Они молча прошли в конец коридора. Анна решилась. Сейчас или никогда!
— Госпожа Лиепа, позвольте напомнить вам о нашем разговоре на рождественском вечере.
— О каком разговоре?
— Тогда вы предлагали мне свою комнату, — произнесла она как можно тише. — Что бы вы сказали, если именно теперь мне… Сейчас мне это очень надо. То есть мне и еще четверым моим товарищам.

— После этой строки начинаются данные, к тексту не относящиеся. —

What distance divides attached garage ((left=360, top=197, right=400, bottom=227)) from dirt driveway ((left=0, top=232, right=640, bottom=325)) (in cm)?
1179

Учительница долго ничего не отвечала. Они молча прошли по коридору до окна и опять какое-то расстояние обратно. И наконец, когда Анна уже потеряла надежду, Лиепа едва слышно спросила:
— Вы будете говорить о Пилане?
— Да. Главным образом о нем.
— Кто-нибудь из школы тоже будет? Ну это неважно… — вздохнула она. И затем решительно: — Когда?
— В четверг вечером.
— Попрошу, чтобы тебя отпустили. И других, кому нужно, тоже.
ГЛАВА ДЕСЯТАЯ
Дороги в Латгале узкие и извилистые. Они вьются и петляют по холмам, котловинам, мимо чересполосных нив, через березовые рощи, огибают топи, трясины, тихие озера, змеятся вокруг глинистых горок, местами убегают в сосняки и ольшаники, сливаются с другой, третьей такой же извилистой дорогой. Весной и в осеннюю распутицу, когда развозит склизкие бурые торфяники, когда низины становятся зыбкими, болота колышутся, как всплывший в половодье ледяной покров, по латгальской проселочной дороге поедет разве что человек безумный или скрывающийся от властей. В эти времена года передвигаться можно только пешком или верхом. Дорога устанавливается после крепких морозов и тихого, без метелей, снегопада, но и тогда ездить было нельзя. На поворотах и склонах дорога гладкая как стекло. Толчок — и воз опрокинулся. На пригорках и поворотах особенно надо быть начеку везущим строевой лес, когда лошадки одни или в паре волокут длинные бревна. Салазки с бревнами, хоть и связаны с дровнями конопляными веревками, на скосах дороги заносит в сторону, так что даже у умелого возчика груз может соскользнуть в канаву.